### Latihan Tertulis 1:
Sebutkan semua negara yang disebut dalam artikel tentang ekonomi digital dan pajak di bawah ini.

### Teks Dokumen:
┄┄┄┄┄┄┄┄┄┄

Ekonomi Digital: Masa Depan Ekonomi dan Pajak

Oleh: Mhd. Ricky Karunia Lubis, Pegawai Direktorat Jenderal Pajak
Mendorong produktivitas dan meningkatkan efisiensi adalah dua variabel dasar yang menjadi kunci keberhasilan menuju kehidupan yang lebih baik: modernisasi dan liberalisasi ekonomi. Dewasa ini, teknologi melekat pada dua hal tersebut: memperluas akses pasar dan menekan biaya-biaya. Dalam istilah ekonomi, kehadiran teknologi dikonsepsikan sebagai digital economy. Memang benar bahwa digital economy mengubah banyak hal, seperti preferensi, pemasaran, dan sistem pembayaran. Dalam hal preferensi misalnya, konsumen saat ini sangat mencintai jasa transportasi online yang tidak hanya karena pemesanannya yang praktis, tetapi juga tarifnya yang murah dibandingkan jasa transportasi offline.
Namun, pada dasarnya, digital economy tidak akan mengubah satu hal mendasar, yaitu barang atau jasa yang melekat di dalamnya (underlying products). Orang akan tetap berbelanja pakaian (sandang), membeli hunian (papan), dan mengonsumsi makanan dan minuman (pangan). Orang juga tetap membutuhkan moda transportasi untuk berpindah dari suatu tempat ke tempat lain, hiburan (entertainment), dan rekreasi (leisure). Dengan kata lain, digital economy sama sekali bukan suatu disrupsi bagi ekonomi, melainkan sebuah terobosan (breakthrough) untuk mendorong produktivitas dan meningkatkan efisiensi.
Perspektif ekonomi ini sama saja dengan perspektif pajak sehingga tidak ada pemajakan baru atas transaksi di digital economy ini. Yang ada hanya perlakuan adil antara pedagang konvensional dan pedagang online. Pajak memandang bahwa underlying products tidak berubah. Orang berdagang pakaian di pasar Tanah Abang tidak berbeda dengan yang berdagang di digital marketplace. Penjual tetap menerima penghasilan dan objek penyerahan barang dan/atau jasa masih sama. Dengan demikian, baik pedagang di pasar Tanah Abang dan di marketplace sama-sama punya kewajiban membayar pajak penghasilan dan memungut Pajak Pertambahan Nilai (bagi Pengusaha Kena Pajak).
Kue Legit E-commerce
Berdasarkan data Statista, ceruk pasar perdagangan elektronik (e-commerce) di dunia pada 2018 mencapai USD 2,84 Triliun atau setara Rp39.788 Triliun (kurs Rp14.000), 2,5 kali nilai PDB Indonesia. Nilai e-commerce ini diproyeksikan menembus USD 4,88 triliun pada 2021. Cina memimpin pangsa pasar e-commerce terbesar dengan nilai transaksi USD 636,1 miliar (22% dari total nilai), diikuti Amerika Serikat senilai USD 504,6 milliar (18%), dan Inggris senilai USD 86,5 Miliar (3%). Sementara itu, nilai transaksi e-commerce di Indonesia masih di bawah 1 persen, yaitu sebesar USD 8,6 Miliar dan diproyeksikan mencapai USD 22,6 miliar pada 2022.

┄┄┄┄┄┄┄┄┄┄

### Data Latihan:
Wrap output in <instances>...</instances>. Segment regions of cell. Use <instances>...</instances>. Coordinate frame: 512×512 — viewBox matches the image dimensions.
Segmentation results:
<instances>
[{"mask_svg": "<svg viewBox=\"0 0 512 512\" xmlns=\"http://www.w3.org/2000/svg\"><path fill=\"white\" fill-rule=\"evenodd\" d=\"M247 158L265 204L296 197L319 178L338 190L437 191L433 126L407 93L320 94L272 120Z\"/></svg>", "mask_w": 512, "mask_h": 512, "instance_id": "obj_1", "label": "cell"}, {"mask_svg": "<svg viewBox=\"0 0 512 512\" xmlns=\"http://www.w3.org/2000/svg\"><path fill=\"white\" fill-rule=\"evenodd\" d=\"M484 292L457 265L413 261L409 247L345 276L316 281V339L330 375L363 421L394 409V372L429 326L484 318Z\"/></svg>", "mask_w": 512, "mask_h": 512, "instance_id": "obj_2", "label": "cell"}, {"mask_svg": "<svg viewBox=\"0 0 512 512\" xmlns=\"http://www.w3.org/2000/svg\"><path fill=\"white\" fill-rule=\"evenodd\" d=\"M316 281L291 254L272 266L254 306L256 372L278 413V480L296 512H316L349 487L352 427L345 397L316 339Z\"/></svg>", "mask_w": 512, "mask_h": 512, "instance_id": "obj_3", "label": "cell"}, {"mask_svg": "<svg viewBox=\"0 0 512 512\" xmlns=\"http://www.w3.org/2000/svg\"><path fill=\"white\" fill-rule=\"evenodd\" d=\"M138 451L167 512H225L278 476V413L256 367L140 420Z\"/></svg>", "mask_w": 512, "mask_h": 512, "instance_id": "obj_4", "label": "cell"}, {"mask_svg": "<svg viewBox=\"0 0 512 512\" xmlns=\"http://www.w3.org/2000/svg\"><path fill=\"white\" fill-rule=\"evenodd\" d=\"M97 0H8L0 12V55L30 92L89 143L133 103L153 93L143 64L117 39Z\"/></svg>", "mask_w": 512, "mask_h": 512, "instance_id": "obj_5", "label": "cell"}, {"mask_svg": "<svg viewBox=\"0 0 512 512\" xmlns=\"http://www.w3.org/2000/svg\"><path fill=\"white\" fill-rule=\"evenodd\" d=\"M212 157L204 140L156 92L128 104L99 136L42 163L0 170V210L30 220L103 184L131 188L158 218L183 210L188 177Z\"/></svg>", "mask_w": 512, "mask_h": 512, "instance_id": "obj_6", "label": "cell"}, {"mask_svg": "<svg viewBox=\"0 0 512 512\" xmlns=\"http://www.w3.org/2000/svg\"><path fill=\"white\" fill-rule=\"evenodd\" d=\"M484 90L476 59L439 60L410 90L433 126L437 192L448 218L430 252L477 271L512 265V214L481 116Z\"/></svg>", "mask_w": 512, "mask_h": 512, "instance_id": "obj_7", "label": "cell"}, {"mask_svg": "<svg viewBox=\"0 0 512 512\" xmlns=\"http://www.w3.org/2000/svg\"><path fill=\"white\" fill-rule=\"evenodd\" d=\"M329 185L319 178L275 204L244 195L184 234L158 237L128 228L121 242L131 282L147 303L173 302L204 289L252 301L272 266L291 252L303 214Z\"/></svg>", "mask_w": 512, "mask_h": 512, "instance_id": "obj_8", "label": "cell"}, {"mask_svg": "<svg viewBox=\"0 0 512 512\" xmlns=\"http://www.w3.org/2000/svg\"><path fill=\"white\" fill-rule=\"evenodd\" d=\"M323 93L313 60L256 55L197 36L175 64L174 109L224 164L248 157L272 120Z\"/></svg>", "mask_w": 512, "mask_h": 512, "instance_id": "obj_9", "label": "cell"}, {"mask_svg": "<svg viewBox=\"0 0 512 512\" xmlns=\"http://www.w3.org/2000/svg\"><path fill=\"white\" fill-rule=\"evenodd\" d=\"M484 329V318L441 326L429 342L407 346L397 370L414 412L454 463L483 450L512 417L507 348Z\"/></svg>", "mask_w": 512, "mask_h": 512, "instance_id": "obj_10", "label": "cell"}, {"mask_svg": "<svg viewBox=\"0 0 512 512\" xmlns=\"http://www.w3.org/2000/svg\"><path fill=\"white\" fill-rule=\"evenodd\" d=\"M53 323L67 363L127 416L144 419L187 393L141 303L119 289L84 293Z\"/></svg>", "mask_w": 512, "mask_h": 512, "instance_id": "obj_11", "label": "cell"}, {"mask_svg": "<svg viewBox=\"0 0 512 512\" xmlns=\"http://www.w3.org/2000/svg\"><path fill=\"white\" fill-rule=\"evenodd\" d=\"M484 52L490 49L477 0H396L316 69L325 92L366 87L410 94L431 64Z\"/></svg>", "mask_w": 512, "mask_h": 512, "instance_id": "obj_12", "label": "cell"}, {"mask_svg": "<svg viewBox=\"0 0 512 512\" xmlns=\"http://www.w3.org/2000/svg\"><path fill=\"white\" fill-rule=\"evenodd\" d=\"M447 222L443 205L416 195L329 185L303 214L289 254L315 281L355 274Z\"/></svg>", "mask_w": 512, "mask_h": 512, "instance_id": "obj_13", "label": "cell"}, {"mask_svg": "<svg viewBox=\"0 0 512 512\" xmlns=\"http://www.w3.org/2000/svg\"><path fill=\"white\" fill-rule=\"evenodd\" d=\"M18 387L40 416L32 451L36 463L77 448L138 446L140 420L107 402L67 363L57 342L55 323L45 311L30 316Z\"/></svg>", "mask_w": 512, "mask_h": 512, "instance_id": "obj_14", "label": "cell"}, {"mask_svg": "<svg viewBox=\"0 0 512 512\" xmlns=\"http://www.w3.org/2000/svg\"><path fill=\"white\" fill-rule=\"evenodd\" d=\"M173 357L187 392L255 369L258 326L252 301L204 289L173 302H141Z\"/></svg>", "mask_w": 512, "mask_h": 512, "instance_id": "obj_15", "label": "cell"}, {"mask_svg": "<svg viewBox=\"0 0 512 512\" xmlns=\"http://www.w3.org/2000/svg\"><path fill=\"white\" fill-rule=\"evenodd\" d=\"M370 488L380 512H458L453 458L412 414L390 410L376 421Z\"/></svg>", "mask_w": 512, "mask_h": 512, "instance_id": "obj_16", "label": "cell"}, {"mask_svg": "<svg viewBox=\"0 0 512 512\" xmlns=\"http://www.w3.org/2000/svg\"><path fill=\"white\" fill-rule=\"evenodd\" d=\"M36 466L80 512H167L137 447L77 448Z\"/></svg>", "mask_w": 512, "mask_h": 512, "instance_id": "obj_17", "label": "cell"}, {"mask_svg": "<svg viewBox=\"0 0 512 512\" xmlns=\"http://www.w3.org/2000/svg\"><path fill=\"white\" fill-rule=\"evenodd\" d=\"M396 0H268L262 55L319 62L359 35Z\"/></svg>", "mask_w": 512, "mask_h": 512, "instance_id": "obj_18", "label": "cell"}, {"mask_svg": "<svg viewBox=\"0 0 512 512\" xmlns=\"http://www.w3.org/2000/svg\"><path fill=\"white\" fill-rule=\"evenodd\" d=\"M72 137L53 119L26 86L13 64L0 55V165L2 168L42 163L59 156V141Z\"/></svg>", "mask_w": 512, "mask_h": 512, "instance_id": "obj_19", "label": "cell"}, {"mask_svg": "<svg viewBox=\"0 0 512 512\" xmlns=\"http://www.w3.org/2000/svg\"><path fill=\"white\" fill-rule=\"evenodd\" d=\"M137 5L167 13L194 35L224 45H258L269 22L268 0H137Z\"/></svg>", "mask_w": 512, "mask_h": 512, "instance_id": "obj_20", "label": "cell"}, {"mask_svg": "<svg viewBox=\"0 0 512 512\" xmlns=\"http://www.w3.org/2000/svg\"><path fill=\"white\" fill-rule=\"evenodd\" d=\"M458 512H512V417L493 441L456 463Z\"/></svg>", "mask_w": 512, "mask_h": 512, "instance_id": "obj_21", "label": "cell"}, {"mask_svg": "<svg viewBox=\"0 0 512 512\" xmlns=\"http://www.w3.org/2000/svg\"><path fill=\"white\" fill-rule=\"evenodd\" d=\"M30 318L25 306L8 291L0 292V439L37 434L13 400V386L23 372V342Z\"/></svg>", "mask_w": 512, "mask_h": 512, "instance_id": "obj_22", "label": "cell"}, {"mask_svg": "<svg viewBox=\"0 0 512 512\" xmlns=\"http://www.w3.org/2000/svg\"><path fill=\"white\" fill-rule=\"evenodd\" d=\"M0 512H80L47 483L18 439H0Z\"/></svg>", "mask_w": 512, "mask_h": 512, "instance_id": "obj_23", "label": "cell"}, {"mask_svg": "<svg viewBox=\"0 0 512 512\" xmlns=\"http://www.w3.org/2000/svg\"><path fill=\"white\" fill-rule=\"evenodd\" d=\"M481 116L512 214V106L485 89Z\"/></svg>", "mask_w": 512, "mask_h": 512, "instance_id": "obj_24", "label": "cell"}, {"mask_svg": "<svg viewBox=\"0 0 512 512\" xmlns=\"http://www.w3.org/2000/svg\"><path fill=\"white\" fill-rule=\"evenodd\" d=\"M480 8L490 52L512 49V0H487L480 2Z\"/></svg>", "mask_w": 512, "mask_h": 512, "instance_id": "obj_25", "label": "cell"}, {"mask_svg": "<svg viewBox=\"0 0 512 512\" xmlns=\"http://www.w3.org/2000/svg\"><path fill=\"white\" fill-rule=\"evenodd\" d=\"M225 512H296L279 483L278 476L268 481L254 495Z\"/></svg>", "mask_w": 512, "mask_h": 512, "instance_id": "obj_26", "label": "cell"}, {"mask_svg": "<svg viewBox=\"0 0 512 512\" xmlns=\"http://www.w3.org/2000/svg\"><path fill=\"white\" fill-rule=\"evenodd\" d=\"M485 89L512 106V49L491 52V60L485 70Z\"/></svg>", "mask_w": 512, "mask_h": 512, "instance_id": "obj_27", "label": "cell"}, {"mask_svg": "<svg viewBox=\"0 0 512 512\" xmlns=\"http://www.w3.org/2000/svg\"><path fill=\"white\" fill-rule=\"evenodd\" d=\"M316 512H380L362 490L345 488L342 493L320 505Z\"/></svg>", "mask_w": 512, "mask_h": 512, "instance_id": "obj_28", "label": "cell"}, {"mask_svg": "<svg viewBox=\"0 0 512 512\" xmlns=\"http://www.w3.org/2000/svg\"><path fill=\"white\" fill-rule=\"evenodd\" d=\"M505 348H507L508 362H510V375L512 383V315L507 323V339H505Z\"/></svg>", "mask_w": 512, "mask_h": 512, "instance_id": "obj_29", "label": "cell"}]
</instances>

┄┄┄┄┄┄┄┄┄┄

### Latihan Tertulis 2:
Saring listing di atas dan salin setiap baris yang memuat string "instances". Perbedaan huruf besar dan kecil harus diperhatikan.

### Hasil Akhir 1:
Indonesia, Cina, Amerika Serikat, Inggris

### Hasil Akhir 2:
Wrap output in <instances>...</instances>. Segment regions of cell. Use <instances>...</instances>. Coordinate frame: 512×512 — viewBox matches the image dimensions.
<instances>
</instances>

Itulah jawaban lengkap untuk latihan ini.